Entre cacofonia e entendimentos parciais, as tecnologias crypto são na maior parte do tempo vistas como meramente especulativas. Ainda que, de fato, haja a faceta mercadológica, ao focar no aspecto financeiro deixamos de lado o mecanismo de funcionamento e todos os usos possíveis.

Parece estranho falar sobre usos governamentais de uma tecnologia que levanta a bandeira da descentralização. Entretanto, é enganoso achar que nossa sociedade em sua forma atual consegue prescindir das instituições governamentais. Vivemos na ilusão da democracia representativa, onde muitas vezes o voto é o único mecanismo político utilizado pela grande maioria da população. Uma vez eleitos, os governantes operam dentro de sua bolha burocrática, tornando os eleitores meros observadores com informações parciais. Levar a blockchain para esfera governamental é facilitar a participação social.

Uma aplicação simples e possível é trazer transparência. Voltando à questão das emendas. No dia 5 de Julho o Governo Federal liberou R$ 2,1 bilhões em emendas (maior valor liberado em um único dia desde o início do mandato). A liberação ocorreu na véspera de votações que diretamente interessavam ao governo. Vale ressaltar que o maior volume de emendas foi para o partido do presidente da Casa, Arthur Lira. Fica claro que as emendas têm como principal função influenciar os votos dos deputados em pautas de interesse do governo, não há relação direta entre a destinação das verbas e benefícios para a população.

Para onde vão estes bilhões? A forma como este dinheiro é aplicado e seu destino final não é claro, a forma “orgânica” como a falta de transparência está institucionalizada é um dos motores da corrupção e do descontrole das contas públicas. E neste sentido que a blockchain é extremamente importante para uma mudança técnica na aplicação dos recursos públicos.

A blockchain não é a panaceia contra fraudes e corrupção, é uma ferramenta eficaz e eficiente para a gestão, seja de instituições descentralizadas ou não. Uma rede onde as informações anexadas são imutáveis e a integridade processual é assegurada. Neste mecanismo a transparência é uma parte inerente do funcionamento.

Considerações Finais

As tecnologias crypto cada vez mais se afirmam como parte do cotidiano em um movimento crescente que tende a ser absorvido em massa, em variados casos de uso que não se restringem ao aspecto financeiro.
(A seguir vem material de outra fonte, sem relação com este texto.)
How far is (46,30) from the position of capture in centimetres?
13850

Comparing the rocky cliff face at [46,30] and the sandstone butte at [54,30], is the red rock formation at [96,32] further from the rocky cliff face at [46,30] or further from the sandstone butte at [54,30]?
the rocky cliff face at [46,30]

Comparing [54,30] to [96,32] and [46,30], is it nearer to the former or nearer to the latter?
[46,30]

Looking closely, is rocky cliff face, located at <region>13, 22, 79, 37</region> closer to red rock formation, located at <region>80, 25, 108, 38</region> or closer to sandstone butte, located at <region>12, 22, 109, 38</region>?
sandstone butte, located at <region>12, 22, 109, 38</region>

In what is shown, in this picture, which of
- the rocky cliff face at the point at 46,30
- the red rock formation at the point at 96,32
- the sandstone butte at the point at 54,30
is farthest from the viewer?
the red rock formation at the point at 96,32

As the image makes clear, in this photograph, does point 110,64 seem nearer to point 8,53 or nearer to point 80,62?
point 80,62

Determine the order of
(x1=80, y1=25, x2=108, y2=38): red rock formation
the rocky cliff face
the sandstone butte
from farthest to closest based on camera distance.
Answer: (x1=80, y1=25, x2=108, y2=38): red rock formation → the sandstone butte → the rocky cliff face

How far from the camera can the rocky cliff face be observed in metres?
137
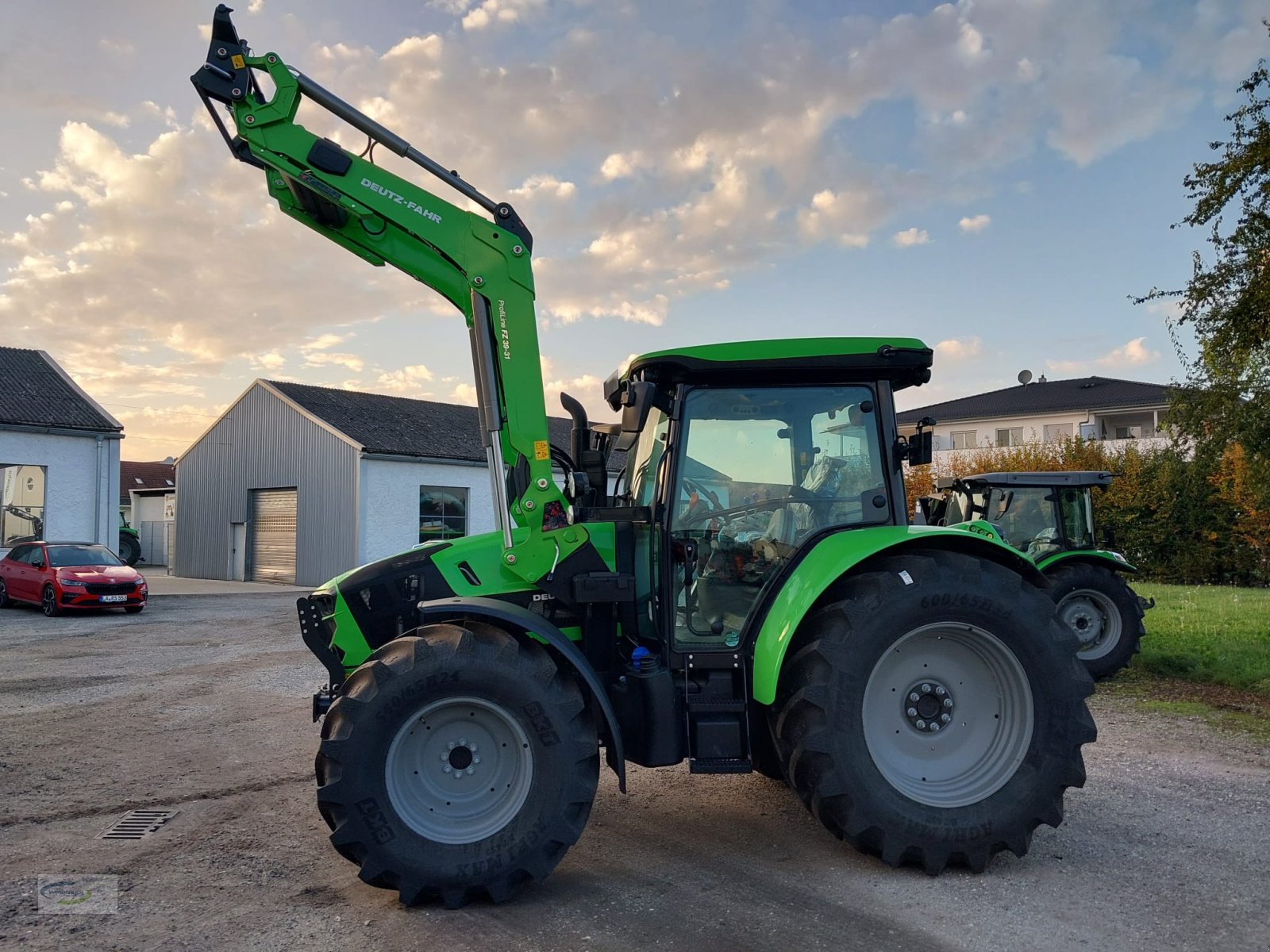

Levando em consideração o mecanismo arcaico em funcionamento dentro das instituições políticas brasileiras, não é difícil encontrar casos de uso onde a tecnologia crypto seria um aprimoramento. É interessante pensar nos avanços possíveis, diminuindo a burocracia, aumentando a transparência e facilitando a participação direta da população. É fácil cair em divagações teóricas em cenários fictícios, entretanto, a realidade é que a implementação dessas tecnologias depende da vontade dos governantes. Uma das bases fundamentais das tecnologias crypto é a transparência, e talvez a transparência seja o fator de mais fácil implementação possível. Todavia, deixando claro como “possível” pois depende da vontade dos atores políticos de colocar em prática estes mecanismos.

Ainda que pareça ilusório esperar que a classe política assuma bandeiras que realmente avancem no combate a corrupção e diminuição da burocracia, a expansão tecnológica é uma realidade inevitável. Para além da blockchain existem outras tecnologias cuja implementação governamental é benéfica para a população. Desde de maio deste ano, o Supremo Tribunal Federal usa um sistema de IA (chamado VitórIA) para agrupar processos por similaridade de tema. Para os envolvidos no projeto, este é apenas a porta de entrada para mudanças no funcionamento do mecanismo jurídico, neste sentido, é o vislumbre de uma possível entrada para a blockchain em uma instituição governamental.

Do ponto de vista técnico, já é possível a implementação de blockchain na esfera pública. Todavia, esse é um avanço ainda pouco entendido e ainda no início. São interessantes perspectivas que nos deixam a questão de como avançar na pauta crypto na esfera política.